## Week 12 Extra Credit :- Feed Forward Neural Network

 This notebook provides the **Extra Credit task for Week 12** by writing and documenting the implemntation of a Feed-Forward Neural Network (FFNN) on synthetic binary classification data.

In [None]:
# Now we install the pyreadr to load the .rds files
!pip install pyreadr --quiet

Now Lets Import the Libraries

In [None]:
import os
import pathlib
import sys
import numpy as np
import pandas as pd
import matplotlib
import matplotlib.pyplot as plt
import seaborn as sns
import tensorflow as tf
from tensorflow import keras
import pyreadr

 ## Loading Synthetic Datasets

The datasets were generated from a logistic model in R and stored as `.rds` files. They are all binary target variables (outcome) and numeric features.

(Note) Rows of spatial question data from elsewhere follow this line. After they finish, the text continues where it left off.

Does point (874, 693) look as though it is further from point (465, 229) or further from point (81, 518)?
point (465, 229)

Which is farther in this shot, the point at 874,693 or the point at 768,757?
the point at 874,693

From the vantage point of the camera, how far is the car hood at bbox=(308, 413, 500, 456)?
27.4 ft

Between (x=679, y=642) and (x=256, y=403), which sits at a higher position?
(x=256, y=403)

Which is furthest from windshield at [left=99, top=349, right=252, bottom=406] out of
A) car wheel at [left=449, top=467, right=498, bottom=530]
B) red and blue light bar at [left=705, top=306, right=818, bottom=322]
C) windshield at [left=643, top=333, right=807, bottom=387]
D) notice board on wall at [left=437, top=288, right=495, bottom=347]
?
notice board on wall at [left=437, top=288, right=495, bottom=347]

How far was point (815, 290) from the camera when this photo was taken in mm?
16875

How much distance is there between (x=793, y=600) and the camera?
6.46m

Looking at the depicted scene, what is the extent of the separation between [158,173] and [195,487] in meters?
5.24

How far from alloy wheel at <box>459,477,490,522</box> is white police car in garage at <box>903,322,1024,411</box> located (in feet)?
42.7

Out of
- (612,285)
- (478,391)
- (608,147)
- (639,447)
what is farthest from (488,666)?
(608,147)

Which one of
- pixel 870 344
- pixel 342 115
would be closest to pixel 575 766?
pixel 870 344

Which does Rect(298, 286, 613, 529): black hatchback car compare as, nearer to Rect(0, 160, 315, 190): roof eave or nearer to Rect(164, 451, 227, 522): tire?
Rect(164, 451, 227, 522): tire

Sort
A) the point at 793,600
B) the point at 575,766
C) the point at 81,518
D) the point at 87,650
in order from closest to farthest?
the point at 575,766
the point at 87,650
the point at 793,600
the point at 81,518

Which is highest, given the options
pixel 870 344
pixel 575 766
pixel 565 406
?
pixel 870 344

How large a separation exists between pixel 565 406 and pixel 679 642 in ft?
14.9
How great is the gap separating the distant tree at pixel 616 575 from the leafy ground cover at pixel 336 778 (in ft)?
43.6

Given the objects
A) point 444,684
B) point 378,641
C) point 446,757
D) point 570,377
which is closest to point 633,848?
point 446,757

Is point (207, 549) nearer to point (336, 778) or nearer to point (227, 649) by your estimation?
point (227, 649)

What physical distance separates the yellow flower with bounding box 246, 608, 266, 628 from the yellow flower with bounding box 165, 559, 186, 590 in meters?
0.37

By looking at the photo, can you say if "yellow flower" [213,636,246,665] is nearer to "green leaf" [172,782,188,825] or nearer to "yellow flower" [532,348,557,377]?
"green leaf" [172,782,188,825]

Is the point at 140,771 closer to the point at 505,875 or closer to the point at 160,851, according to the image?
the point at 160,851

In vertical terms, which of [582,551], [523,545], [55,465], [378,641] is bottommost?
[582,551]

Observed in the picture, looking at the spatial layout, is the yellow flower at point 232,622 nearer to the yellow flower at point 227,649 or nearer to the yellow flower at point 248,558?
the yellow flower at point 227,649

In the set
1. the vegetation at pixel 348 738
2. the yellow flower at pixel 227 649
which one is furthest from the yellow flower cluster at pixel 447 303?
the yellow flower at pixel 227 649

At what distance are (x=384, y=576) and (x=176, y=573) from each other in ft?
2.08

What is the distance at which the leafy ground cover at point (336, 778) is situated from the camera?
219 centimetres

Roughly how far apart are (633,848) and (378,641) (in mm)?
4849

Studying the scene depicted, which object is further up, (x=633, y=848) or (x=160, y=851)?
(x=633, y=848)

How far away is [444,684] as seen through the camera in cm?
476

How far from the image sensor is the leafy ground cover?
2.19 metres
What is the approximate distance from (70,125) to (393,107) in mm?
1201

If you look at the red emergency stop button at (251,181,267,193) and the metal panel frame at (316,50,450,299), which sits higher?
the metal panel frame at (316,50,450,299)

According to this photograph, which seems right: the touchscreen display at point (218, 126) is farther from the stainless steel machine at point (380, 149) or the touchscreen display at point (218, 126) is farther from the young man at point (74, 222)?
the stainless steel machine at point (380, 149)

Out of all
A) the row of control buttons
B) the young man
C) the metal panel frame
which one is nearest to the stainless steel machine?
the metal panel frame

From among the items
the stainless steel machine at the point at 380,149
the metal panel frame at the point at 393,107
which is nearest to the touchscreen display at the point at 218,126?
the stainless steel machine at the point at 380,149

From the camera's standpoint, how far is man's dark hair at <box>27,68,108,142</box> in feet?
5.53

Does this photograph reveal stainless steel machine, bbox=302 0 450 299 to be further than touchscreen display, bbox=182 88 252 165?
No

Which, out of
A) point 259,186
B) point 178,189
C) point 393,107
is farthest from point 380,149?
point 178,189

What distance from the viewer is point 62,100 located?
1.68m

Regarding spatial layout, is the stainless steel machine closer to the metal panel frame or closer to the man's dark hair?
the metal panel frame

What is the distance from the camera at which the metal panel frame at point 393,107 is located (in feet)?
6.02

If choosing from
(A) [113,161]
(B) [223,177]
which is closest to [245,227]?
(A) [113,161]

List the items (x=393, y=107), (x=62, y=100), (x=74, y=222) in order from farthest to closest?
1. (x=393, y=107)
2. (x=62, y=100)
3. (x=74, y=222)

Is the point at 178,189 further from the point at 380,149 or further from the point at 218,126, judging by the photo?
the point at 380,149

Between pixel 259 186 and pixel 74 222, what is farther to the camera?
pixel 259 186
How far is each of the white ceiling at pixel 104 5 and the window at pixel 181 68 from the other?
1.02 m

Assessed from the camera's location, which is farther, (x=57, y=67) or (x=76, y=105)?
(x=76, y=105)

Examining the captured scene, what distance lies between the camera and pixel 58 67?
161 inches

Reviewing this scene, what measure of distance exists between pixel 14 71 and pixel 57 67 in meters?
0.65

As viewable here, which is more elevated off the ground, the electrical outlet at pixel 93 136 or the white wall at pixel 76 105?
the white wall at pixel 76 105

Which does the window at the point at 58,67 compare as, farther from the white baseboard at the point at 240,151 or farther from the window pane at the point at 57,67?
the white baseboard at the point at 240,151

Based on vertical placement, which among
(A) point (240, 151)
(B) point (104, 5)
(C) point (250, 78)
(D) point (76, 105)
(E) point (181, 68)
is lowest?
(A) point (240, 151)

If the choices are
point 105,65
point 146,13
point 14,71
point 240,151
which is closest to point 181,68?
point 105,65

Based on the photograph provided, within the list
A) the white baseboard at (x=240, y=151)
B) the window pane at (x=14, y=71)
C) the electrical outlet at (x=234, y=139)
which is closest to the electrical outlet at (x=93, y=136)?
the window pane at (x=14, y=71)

Three dataset sizes will be evaluated for performance.
- 1000 rows  
- 10,000 rows  
- 100,000 rows


In [None]:
# Now we will load the 1000 row sythetic dataset file
result_1000 = pyreadr.read_r('synthetic_data_1000.rds')
df_1000 = result_1000[None]
print("Loaded 1k dataset!")
df_1000.head()

Loaded 1k dataset!


Unnamed: 0,pregnant,glucose,pressure,triceps,insulin,mass,pedigree,age,outcome
0,0.0,144.0,88.0,13.0,82.0,34.5,0.687,50.0,1.0
1,4.0,127.0,76.0,14.0,54.0,35.4,1.321,24.0,0.0
2,3.0,98.0,64.0,26.0,166.0,32.4,0.403,25.0,0.0
3,1.0,179.0,62.0,23.0,32.0,37.6,2.137,31.0,1.0
4,0.0,129.0,76.0,31.0,115.0,20.4,0.871,21.0,0.0


In [None]:
#Now we will load the 10k row synthetic dataset file
result_10k = pyreadr.read_r('synthetic_data_10000.rds')
df_10k = result_10k[None]
print("10k dataset loaded")
df_10k.head()

10k dataset loaded


Unnamed: 0,pregnant,glucose,pressure,triceps,insulin,mass,pedigree,age,outcome
0,6.0,145.0,74.0,35.0,255.0,33.6,1.6,23.0,1.0
1,11.0,99.0,68.0,18.0,85.0,29.5,0.559,26.0,0.0
2,0.0,126.0,44.0,22.0,175.0,28.5,1.268,21.0,0.0
3,7.0,84.0,86.0,28.0,285.0,37.1,0.452,57.0,0.0
4,0.0,79.0,60.0,17.0,64.0,35.0,0.283,38.0,0.0


In [None]:
# Now we will load the big dataset which is of 100k rows
result_100k = pyreadr.read_r('synthetic_data_100000.rds')
df_100k = result_100k[None]
print("Successfully loaded 100k rows dataset")
df_100k.head()

Successfully loaded 100k rows dataset


Unnamed: 0,pregnant,glucose,pressure,triceps,insulin,mass,pedigree,age,outcome
0,5.0,123.0,56.0,28.0,64.0,45.4,0.361,35.0,1.0
1,0.0,174.0,78.0,30.0,105.0,35.9,0.342,21.0,1.0
2,1.0,121.0,74.0,18.0,277.0,46.8,0.245,27.0,0.0
3,1.0,129.0,82.0,13.0,159.0,27.7,0.748,21.0,0.0
4,4.0,101.0,70.0,25.0,71.0,31.6,0.808,23.0,0.0


## Preprocessing of the Data

I first extracted the feature columns and the binary outcome.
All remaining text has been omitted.